Evidence from the first four rounds
tl;dr: In our monthly surveys, high participation does not necessarily lead to high prizes – some highly active forecasters earned $0 – suggesting our surrogate score is robust to participation bias.
The monthly survey prizes are risky. Unlike markets that pay for ground truth (eventually, and for only 5-10% of claims), the surveys pay out monthly, for all claims, but based only on a noisy estimate. Therefore we allocate ⅔ of our prize money to markets, and ⅓ to surveys – but need to check if we’re being taken. We expect some noise of course (about 30% based on past data), but might there be a systematic way to exploit the proxy so that participants prefer to provide misleading forecasts? One such possibility is participation bias, or spamming. Because the proxy uses the crowd forecasts to estimate truth, does it simply reward participation?

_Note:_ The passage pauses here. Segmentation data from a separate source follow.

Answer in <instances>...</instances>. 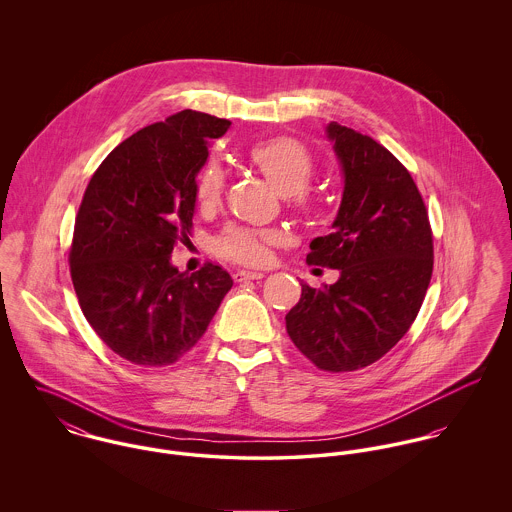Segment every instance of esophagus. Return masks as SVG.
Listing matches in <instances>:
<instances>
[{"label":"esophagus","instance_id":"esophagus-1","mask_svg":"<svg viewBox=\"0 0 512 512\" xmlns=\"http://www.w3.org/2000/svg\"><path fill=\"white\" fill-rule=\"evenodd\" d=\"M264 274L262 272H248V270H238L234 274V282H246V280H262Z\"/></svg>","mask_w":512,"mask_h":512}]
</instances>
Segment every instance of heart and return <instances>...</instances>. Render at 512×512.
Segmentation results:
<instances>
[{"mask_svg":"<svg viewBox=\"0 0 512 512\" xmlns=\"http://www.w3.org/2000/svg\"><path fill=\"white\" fill-rule=\"evenodd\" d=\"M250 161L264 173V177L286 195L288 203L303 217H313L321 211V199L307 189L313 181L317 163L311 151L299 140L278 136L258 142L248 151ZM224 189V171L217 159H209L195 183L197 201L203 209H211L220 201ZM278 242L276 232L254 230L248 226H228L213 242L215 252L232 262L260 266L270 258V246Z\"/></svg>","mask_w":512,"mask_h":512,"instance_id":"1","label":"heart"}]
</instances>
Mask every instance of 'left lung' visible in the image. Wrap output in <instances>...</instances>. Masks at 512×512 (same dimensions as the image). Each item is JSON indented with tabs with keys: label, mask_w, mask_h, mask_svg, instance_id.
I'll return each mask as SVG.
<instances>
[{
	"label": "left lung",
	"mask_w": 512,
	"mask_h": 512,
	"mask_svg": "<svg viewBox=\"0 0 512 512\" xmlns=\"http://www.w3.org/2000/svg\"><path fill=\"white\" fill-rule=\"evenodd\" d=\"M345 173L333 232L315 238L309 266L339 270L325 288L301 284L286 329L319 370L351 372L382 359L412 327L434 272V234L410 171L357 130L331 122Z\"/></svg>",
	"instance_id": "1"
}]
</instances>
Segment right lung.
Listing matches in <instances>:
<instances>
[{
    "label": "right lung",
    "instance_id": "obj_1",
    "mask_svg": "<svg viewBox=\"0 0 512 512\" xmlns=\"http://www.w3.org/2000/svg\"><path fill=\"white\" fill-rule=\"evenodd\" d=\"M230 122L183 110L142 128L94 171L69 250L78 305L108 349L138 366L175 365L205 335L232 278L207 262L171 266L189 240L195 177Z\"/></svg>",
    "mask_w": 512,
    "mask_h": 512
}]
</instances>
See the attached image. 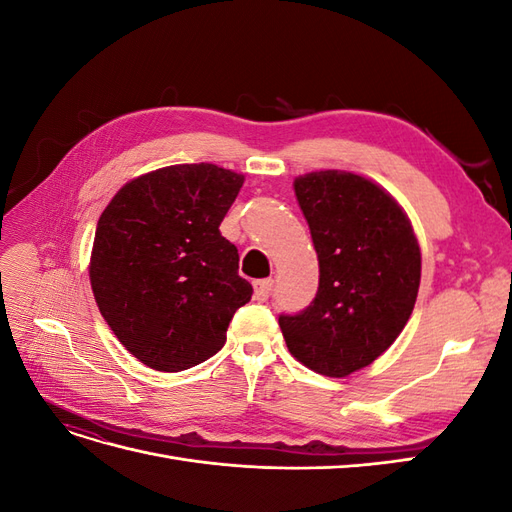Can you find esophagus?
<instances>
[{
    "label": "esophagus",
    "mask_w": 512,
    "mask_h": 512,
    "mask_svg": "<svg viewBox=\"0 0 512 512\" xmlns=\"http://www.w3.org/2000/svg\"><path fill=\"white\" fill-rule=\"evenodd\" d=\"M273 292V280H256L254 282V297L256 301H267Z\"/></svg>",
    "instance_id": "34e87169"
}]
</instances>
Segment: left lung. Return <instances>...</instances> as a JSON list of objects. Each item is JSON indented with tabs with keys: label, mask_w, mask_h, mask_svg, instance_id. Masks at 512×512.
<instances>
[{
	"label": "left lung",
	"mask_w": 512,
	"mask_h": 512,
	"mask_svg": "<svg viewBox=\"0 0 512 512\" xmlns=\"http://www.w3.org/2000/svg\"><path fill=\"white\" fill-rule=\"evenodd\" d=\"M312 232L320 282L301 314L280 316L294 359L346 378L374 363L404 331L421 286V247L397 200L348 170L294 179Z\"/></svg>",
	"instance_id": "1"
}]
</instances>
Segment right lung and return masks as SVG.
Wrapping results in <instances>:
<instances>
[{
  "label": "right lung",
  "instance_id": "1",
  "mask_svg": "<svg viewBox=\"0 0 512 512\" xmlns=\"http://www.w3.org/2000/svg\"><path fill=\"white\" fill-rule=\"evenodd\" d=\"M245 177L215 164H175L128 181L102 211L89 280L106 324L156 371H183L226 342L252 299L237 247L220 224Z\"/></svg>",
  "mask_w": 512,
  "mask_h": 512
}]
</instances>
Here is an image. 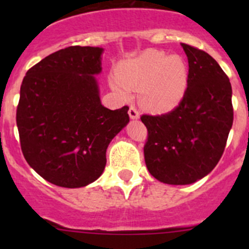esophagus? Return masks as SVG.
<instances>
[{"label": "esophagus", "mask_w": 249, "mask_h": 249, "mask_svg": "<svg viewBox=\"0 0 249 249\" xmlns=\"http://www.w3.org/2000/svg\"><path fill=\"white\" fill-rule=\"evenodd\" d=\"M129 115H130V118H131V119H137V118L140 117V112H139V109L136 108V107L135 106H130V108H129Z\"/></svg>", "instance_id": "34e87169"}]
</instances>
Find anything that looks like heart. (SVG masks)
Segmentation results:
<instances>
[{"mask_svg":"<svg viewBox=\"0 0 249 249\" xmlns=\"http://www.w3.org/2000/svg\"><path fill=\"white\" fill-rule=\"evenodd\" d=\"M113 89L126 97L130 89L141 87V102L154 112L175 108L188 87V67L178 55L166 56L159 50H145L122 62L118 77L110 78Z\"/></svg>","mask_w":249,"mask_h":249,"instance_id":"b5f03b06","label":"heart"}]
</instances>
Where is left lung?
Listing matches in <instances>:
<instances>
[{
    "mask_svg": "<svg viewBox=\"0 0 249 249\" xmlns=\"http://www.w3.org/2000/svg\"><path fill=\"white\" fill-rule=\"evenodd\" d=\"M188 57V88L165 114H142L148 131L143 147L148 171L162 183L190 184L208 175L224 153L232 126L231 84L218 62L182 43Z\"/></svg>",
    "mask_w": 249,
    "mask_h": 249,
    "instance_id": "1",
    "label": "left lung"
}]
</instances>
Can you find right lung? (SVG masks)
I'll return each mask as SVG.
<instances>
[{"instance_id":"obj_1","label":"right lung","mask_w":249,"mask_h":249,"mask_svg":"<svg viewBox=\"0 0 249 249\" xmlns=\"http://www.w3.org/2000/svg\"><path fill=\"white\" fill-rule=\"evenodd\" d=\"M102 48L72 46L48 55L26 72L20 87L17 126L27 164L64 188L96 180L113 137L129 123V107L101 105L94 74Z\"/></svg>"}]
</instances>
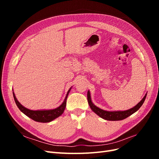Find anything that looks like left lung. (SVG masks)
<instances>
[{
	"label": "left lung",
	"mask_w": 159,
	"mask_h": 159,
	"mask_svg": "<svg viewBox=\"0 0 159 159\" xmlns=\"http://www.w3.org/2000/svg\"><path fill=\"white\" fill-rule=\"evenodd\" d=\"M146 96L147 94L145 95V97L143 98L141 102L137 104V105L129 110L123 111H107L102 110L95 106L92 103V102H91L89 91H88V101L91 110L98 115H99L100 117H102L105 120H108V121H120V120L125 119L134 112H136L142 106V105L145 100Z\"/></svg>",
	"instance_id": "8db88e82"
}]
</instances>
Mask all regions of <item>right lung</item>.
<instances>
[{"mask_svg":"<svg viewBox=\"0 0 159 159\" xmlns=\"http://www.w3.org/2000/svg\"><path fill=\"white\" fill-rule=\"evenodd\" d=\"M70 89L71 88L69 89L68 93H67V95L66 96V98L64 101V102L62 103V104L60 105V106L56 109H51V110L33 111V110L28 109L22 106V105L19 103V102L16 98L15 95H14V92H13V97L18 109H20L24 114H25L26 116H28V117H30V119L34 120V121H37V122L48 123V122H50L53 121V120L55 119L57 117H58L64 113V111L66 108V99H67V98H68V95Z\"/></svg>","mask_w":159,"mask_h":159,"instance_id":"1","label":"right lung"}]
</instances>
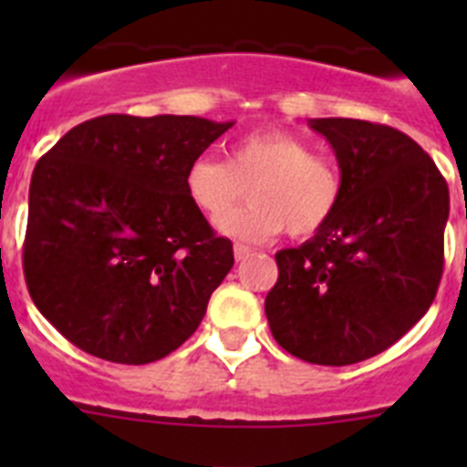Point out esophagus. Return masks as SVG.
<instances>
[{
    "instance_id": "1",
    "label": "esophagus",
    "mask_w": 467,
    "mask_h": 467,
    "mask_svg": "<svg viewBox=\"0 0 467 467\" xmlns=\"http://www.w3.org/2000/svg\"><path fill=\"white\" fill-rule=\"evenodd\" d=\"M250 254H253V250H250L247 245H241V243L234 245V257H236V262H243V259H247Z\"/></svg>"
}]
</instances>
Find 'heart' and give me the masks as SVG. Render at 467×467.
Wrapping results in <instances>:
<instances>
[{"instance_id": "1", "label": "heart", "mask_w": 467, "mask_h": 467, "mask_svg": "<svg viewBox=\"0 0 467 467\" xmlns=\"http://www.w3.org/2000/svg\"><path fill=\"white\" fill-rule=\"evenodd\" d=\"M254 187V203L225 213ZM184 189L192 203L220 231L245 243H262L287 229L311 236L323 229L341 201V172L332 161L287 130H257L231 144L229 159L198 156L189 163Z\"/></svg>"}]
</instances>
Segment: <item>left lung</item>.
<instances>
[{"label": "left lung", "instance_id": "left-lung-1", "mask_svg": "<svg viewBox=\"0 0 467 467\" xmlns=\"http://www.w3.org/2000/svg\"><path fill=\"white\" fill-rule=\"evenodd\" d=\"M332 144L341 201L299 247L275 254L264 311L299 360L344 367L379 356L426 316L444 264L449 187L410 135L360 119H308Z\"/></svg>", "mask_w": 467, "mask_h": 467}]
</instances>
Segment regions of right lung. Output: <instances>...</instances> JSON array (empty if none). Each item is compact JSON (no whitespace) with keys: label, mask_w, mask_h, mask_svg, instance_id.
I'll return each instance as SVG.
<instances>
[{"label":"right lung","mask_w":467,"mask_h":467,"mask_svg":"<svg viewBox=\"0 0 467 467\" xmlns=\"http://www.w3.org/2000/svg\"><path fill=\"white\" fill-rule=\"evenodd\" d=\"M234 121L107 114L74 126L30 182L23 269L48 323L90 356L161 360L196 332L234 266L184 175Z\"/></svg>","instance_id":"right-lung-1"}]
</instances>
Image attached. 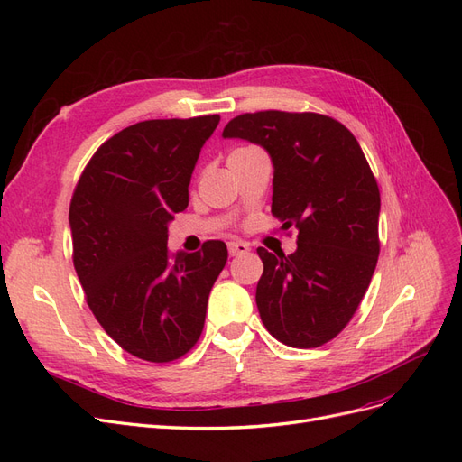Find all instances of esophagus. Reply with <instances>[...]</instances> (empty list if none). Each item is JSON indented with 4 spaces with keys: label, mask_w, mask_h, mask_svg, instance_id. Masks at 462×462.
Returning a JSON list of instances; mask_svg holds the SVG:
<instances>
[{
    "label": "esophagus",
    "mask_w": 462,
    "mask_h": 462,
    "mask_svg": "<svg viewBox=\"0 0 462 462\" xmlns=\"http://www.w3.org/2000/svg\"><path fill=\"white\" fill-rule=\"evenodd\" d=\"M227 248H229L231 256H243L250 250V246L243 241H231V243H227Z\"/></svg>",
    "instance_id": "34e87169"
}]
</instances>
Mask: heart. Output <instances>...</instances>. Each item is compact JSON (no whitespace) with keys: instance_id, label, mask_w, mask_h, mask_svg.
<instances>
[{"instance_id":"b5f03b06","label":"heart","mask_w":462,"mask_h":462,"mask_svg":"<svg viewBox=\"0 0 462 462\" xmlns=\"http://www.w3.org/2000/svg\"><path fill=\"white\" fill-rule=\"evenodd\" d=\"M246 150H250V148H236V150H233L231 153H241V152H246Z\"/></svg>"}]
</instances>
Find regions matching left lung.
Masks as SVG:
<instances>
[{
    "label": "left lung",
    "mask_w": 462,
    "mask_h": 462,
    "mask_svg": "<svg viewBox=\"0 0 462 462\" xmlns=\"http://www.w3.org/2000/svg\"><path fill=\"white\" fill-rule=\"evenodd\" d=\"M223 138L262 146L273 163L272 214L299 229L285 256L258 248V312L277 341L314 348L351 321L380 256V189L353 133L319 114L258 111Z\"/></svg>",
    "instance_id": "left-lung-1"
}]
</instances>
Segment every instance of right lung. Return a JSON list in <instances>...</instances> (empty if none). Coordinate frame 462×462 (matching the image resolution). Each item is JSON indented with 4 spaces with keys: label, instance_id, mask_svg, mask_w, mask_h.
Segmentation results:
<instances>
[{
    "label": "right lung",
    "instance_id": "obj_1",
    "mask_svg": "<svg viewBox=\"0 0 462 462\" xmlns=\"http://www.w3.org/2000/svg\"><path fill=\"white\" fill-rule=\"evenodd\" d=\"M219 116L150 119L96 150L69 208L73 263L92 314L121 348L171 362L197 345L227 262L221 241L167 250V226L189 206L200 150Z\"/></svg>",
    "mask_w": 462,
    "mask_h": 462
}]
</instances>
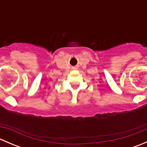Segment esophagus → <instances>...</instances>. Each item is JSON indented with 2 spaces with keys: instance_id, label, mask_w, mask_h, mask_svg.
<instances>
[{
  "instance_id": "obj_1",
  "label": "esophagus",
  "mask_w": 147,
  "mask_h": 147,
  "mask_svg": "<svg viewBox=\"0 0 147 147\" xmlns=\"http://www.w3.org/2000/svg\"><path fill=\"white\" fill-rule=\"evenodd\" d=\"M73 69H77V67H74Z\"/></svg>"
}]
</instances>
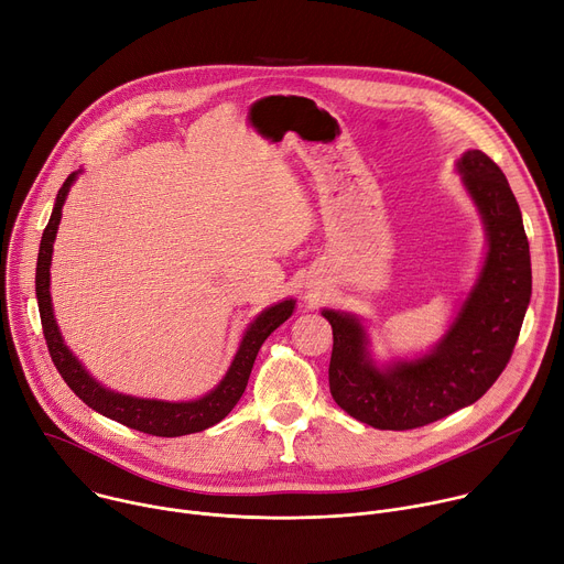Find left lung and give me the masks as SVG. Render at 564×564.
<instances>
[{
	"instance_id": "1",
	"label": "left lung",
	"mask_w": 564,
	"mask_h": 564,
	"mask_svg": "<svg viewBox=\"0 0 564 564\" xmlns=\"http://www.w3.org/2000/svg\"><path fill=\"white\" fill-rule=\"evenodd\" d=\"M459 170L488 235L479 282L448 336L430 356L377 369L354 316L323 311L334 332L329 390L354 419L379 430H412L440 421L486 394L516 349L531 300V256L511 185L481 150L462 156Z\"/></svg>"
}]
</instances>
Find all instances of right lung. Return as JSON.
I'll list each match as a JSON object with an SVG mask.
<instances>
[{"label":"right lung","mask_w":564,"mask_h":564,"mask_svg":"<svg viewBox=\"0 0 564 564\" xmlns=\"http://www.w3.org/2000/svg\"><path fill=\"white\" fill-rule=\"evenodd\" d=\"M76 181V172L67 176L62 183L59 193L55 197V208L51 213V219L44 228L40 253H37V269H35V295H37V308L44 340L51 354V360L59 377L74 390L78 399H83L91 410L100 412L102 416H109L122 425L134 427L139 432L152 434V436H183L202 432L215 423H219L241 399L250 369H253L256 356L262 347V343L275 332L291 314H293V300H284L271 308L248 327L239 351L224 377V381L204 399L191 401V403H165V401H148V399H134L116 394L111 390H105L98 386L89 373L83 369V365L72 356L67 345L62 343V336L57 332L53 308H51V293H48V267H51V253H53V239L57 232V224L62 217V206H65L67 193L72 183Z\"/></svg>","instance_id":"obj_1"}]
</instances>
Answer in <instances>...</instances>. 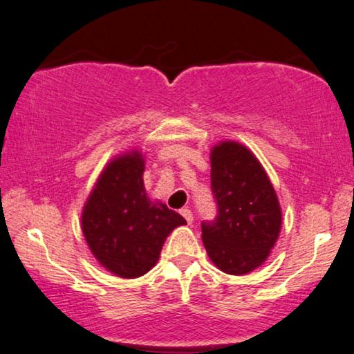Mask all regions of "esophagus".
I'll use <instances>...</instances> for the list:
<instances>
[{
    "label": "esophagus",
    "mask_w": 354,
    "mask_h": 354,
    "mask_svg": "<svg viewBox=\"0 0 354 354\" xmlns=\"http://www.w3.org/2000/svg\"><path fill=\"white\" fill-rule=\"evenodd\" d=\"M179 213H181L183 218H184V220H186L187 225H191L192 220H194V216H192V212L189 210V208H183V210L179 212Z\"/></svg>",
    "instance_id": "34e87169"
}]
</instances>
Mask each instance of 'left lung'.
Listing matches in <instances>:
<instances>
[{"label": "left lung", "mask_w": 354, "mask_h": 354, "mask_svg": "<svg viewBox=\"0 0 354 354\" xmlns=\"http://www.w3.org/2000/svg\"><path fill=\"white\" fill-rule=\"evenodd\" d=\"M210 163L218 216L202 225L203 245L220 271L248 274L266 261L279 239L277 194L255 153L241 142L215 144Z\"/></svg>", "instance_id": "1"}]
</instances>
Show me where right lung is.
<instances>
[{
  "label": "right lung",
  "instance_id": "1",
  "mask_svg": "<svg viewBox=\"0 0 354 354\" xmlns=\"http://www.w3.org/2000/svg\"><path fill=\"white\" fill-rule=\"evenodd\" d=\"M141 151L118 153L104 167L82 212L93 257L113 276L136 279L157 265L163 243L186 220L144 187Z\"/></svg>",
  "mask_w": 354,
  "mask_h": 354
}]
</instances>
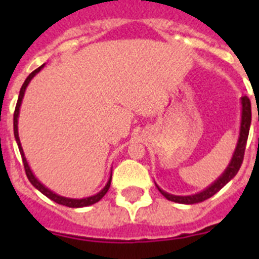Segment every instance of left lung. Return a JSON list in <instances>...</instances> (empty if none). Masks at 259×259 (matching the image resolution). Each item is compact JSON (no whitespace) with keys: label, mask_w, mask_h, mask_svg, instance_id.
Masks as SVG:
<instances>
[{"label":"left lung","mask_w":259,"mask_h":259,"mask_svg":"<svg viewBox=\"0 0 259 259\" xmlns=\"http://www.w3.org/2000/svg\"><path fill=\"white\" fill-rule=\"evenodd\" d=\"M241 104H242V116H241V130H240V137L239 143H237L236 150H235V154L232 157V161L228 164L227 170L224 171L223 175L219 178L214 184H211L209 188H206L205 191H202L201 193L193 194V196H172V194H168L166 192H163L162 189H159L162 194L167 200L174 201V202L178 203H185V205H192V203H198L202 202V201L207 200V198L212 197L217 192L221 191L224 185L227 184L233 176L239 172L240 167H241L242 161H244V154H245V146L246 141H248L249 136V128H250V122H251V105L250 100L246 96H242L241 97ZM259 120V118H258Z\"/></svg>","instance_id":"obj_1"}]
</instances>
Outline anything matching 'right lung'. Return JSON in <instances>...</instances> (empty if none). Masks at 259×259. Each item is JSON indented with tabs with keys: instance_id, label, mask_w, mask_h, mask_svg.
Masks as SVG:
<instances>
[{
	"instance_id": "right-lung-1",
	"label": "right lung",
	"mask_w": 259,
	"mask_h": 259,
	"mask_svg": "<svg viewBox=\"0 0 259 259\" xmlns=\"http://www.w3.org/2000/svg\"><path fill=\"white\" fill-rule=\"evenodd\" d=\"M42 67H44V65H41L40 67L36 68L35 71H32L31 74L28 75V77H27V79H26V81L23 83L22 88H20L19 97H18L17 106H15V111H14V136H15V140H17L18 148H19L20 155H22V161H23V164H24V171H26V175H27V178H28L29 182H31V184L33 185L35 188H37L38 191L41 192V193L45 194V196H47L48 198H50V200H52V201H54V202L59 203V205H63V206H68V207H84V206H89V205H93V203L98 202V201L101 200V198L104 197L105 194L107 193V191H109V188H110V183H111V178H110V180H109V182H107L106 187H105V188L102 189V191L100 192V193H97V194H96V196H92V197L81 198V200H75V198L62 197V196H58V194L53 193L52 191H49V189H48V188H45L44 185L41 184V183L38 182L37 179H36L35 176H33V174H32V171L29 170L28 163H27L26 157H24V153H23L22 145H20V140H19V135H18V115H19V107H20V104H22V98H23V96H24V92H26L27 85H28V83H29V81H31L32 77L35 76V75L37 74L38 71H40Z\"/></svg>"
}]
</instances>
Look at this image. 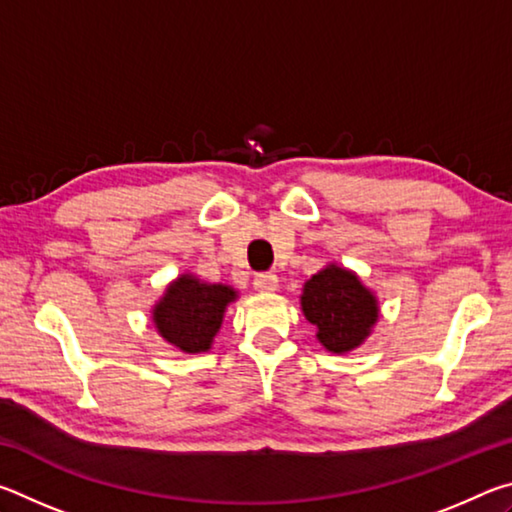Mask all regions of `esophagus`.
<instances>
[{
	"label": "esophagus",
	"mask_w": 512,
	"mask_h": 512,
	"mask_svg": "<svg viewBox=\"0 0 512 512\" xmlns=\"http://www.w3.org/2000/svg\"><path fill=\"white\" fill-rule=\"evenodd\" d=\"M253 284H255V289L259 293H273L277 289V275H273V273H259L255 277Z\"/></svg>",
	"instance_id": "1"
}]
</instances>
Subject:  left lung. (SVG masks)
<instances>
[{
    "label": "left lung",
    "instance_id": "obj_1",
    "mask_svg": "<svg viewBox=\"0 0 512 512\" xmlns=\"http://www.w3.org/2000/svg\"><path fill=\"white\" fill-rule=\"evenodd\" d=\"M302 314L316 325V339L325 350L345 354L368 339L379 318V305L357 273L329 264L311 275L300 296Z\"/></svg>",
    "mask_w": 512,
    "mask_h": 512
}]
</instances>
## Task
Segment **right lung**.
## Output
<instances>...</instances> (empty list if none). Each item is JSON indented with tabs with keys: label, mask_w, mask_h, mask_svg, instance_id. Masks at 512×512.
Wrapping results in <instances>:
<instances>
[{
	"label": "right lung",
	"mask_w": 512,
	"mask_h": 512,
	"mask_svg": "<svg viewBox=\"0 0 512 512\" xmlns=\"http://www.w3.org/2000/svg\"><path fill=\"white\" fill-rule=\"evenodd\" d=\"M235 300L237 291L232 287L180 275L153 307V323L162 339L178 350L187 354L205 352L221 329L225 307Z\"/></svg>",
	"instance_id": "right-lung-1"
}]
</instances>
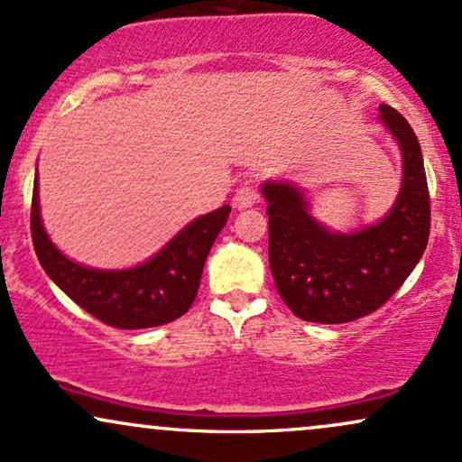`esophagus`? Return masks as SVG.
Masks as SVG:
<instances>
[{"label":"esophagus","instance_id":"esophagus-1","mask_svg":"<svg viewBox=\"0 0 462 462\" xmlns=\"http://www.w3.org/2000/svg\"><path fill=\"white\" fill-rule=\"evenodd\" d=\"M235 206L236 208H249V206H254L258 201V189L256 184H254V180H245V182L241 184V187L236 189L235 193Z\"/></svg>","mask_w":462,"mask_h":462}]
</instances>
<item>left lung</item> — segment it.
<instances>
[{
    "instance_id": "left-lung-1",
    "label": "left lung",
    "mask_w": 462,
    "mask_h": 462,
    "mask_svg": "<svg viewBox=\"0 0 462 462\" xmlns=\"http://www.w3.org/2000/svg\"><path fill=\"white\" fill-rule=\"evenodd\" d=\"M380 119L400 143L404 178L393 208L375 226L352 235L326 230L309 215L293 184L267 182L269 267L275 289L295 317L347 323L371 315L404 284L430 236V193L419 141L395 108Z\"/></svg>"
}]
</instances>
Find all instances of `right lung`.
<instances>
[{"label":"right lung","instance_id":"add662e5","mask_svg":"<svg viewBox=\"0 0 462 462\" xmlns=\"http://www.w3.org/2000/svg\"><path fill=\"white\" fill-rule=\"evenodd\" d=\"M230 206L198 217L147 263L121 272L82 267L58 252L39 213V178L32 190V243L41 267L95 319L119 330L169 323L190 309L198 295L206 256L230 217Z\"/></svg>","mask_w":462,"mask_h":462}]
</instances>
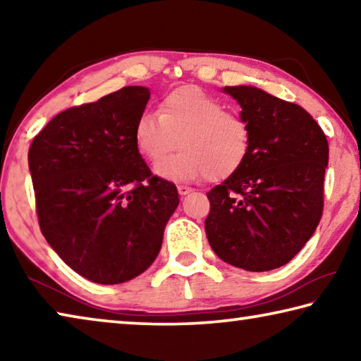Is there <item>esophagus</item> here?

We examined the performance of participants who completed surveys for at least 100 of the 1,100 claims available in the first four rounds. Rounds occur about monthly, with surveys open for one week. In each round, there were either 20 or 30 batches of ~10 surveys each. Each survey asks 6 questions about each claim. Participants can complete as many batches as they like. Rewards are given to the Top 4 participants in each batch: $80, $40, $20, and $20. A participant could in theory earn up to $2,400 by placing first in all 30 batches. Rewards are based on a surrogate score that estimates their true rank, based on the total set of survey answers. Within this group of active forecasters, we examine the relationship between prizes and number of forecasts, and average rank and number of forecasts.
As shown in Figure 1, there is a correlation between number of tasks and reward, which is natural because max winning is capped by the number of batches you do. But at each level, the distribution is broad. Even among those finishing all surveys, payout ranges from more than $1,000 all the way to $0. More clearly, as shown in Figure 2, the average rank achieved by a user over the batches they completed is NOT correlated with the number of tasks they finished in total in a round. This suggests that our surrogate scoring rule is not swamped merely by the volume of forecasts. It is something about the quality of forecasts.
Figure 1. The number of claims forecasted and the money prize won by users who finished at least 100 claim surveys in the first four rounds.
Figure 2. The number of claims forecasted and the average rank over badges of a user who finished at least 100 claim surveys in the first four rounds.
Furthermore, in Figure 3, we can see the reward dynamics of the top 5 users who finished the highest number of tasks. The figure shows that even if some users, like Top users 1 and 5, have completed a high volume of claims, they could still get no reward if they make random predictions. Conversely, participants who provide (apparently) quality forecasts on a large number of claims can earn around $1,000 in a round, as Top users 2 and 3 — though that would be expected to decrease as other participants increased effort to match.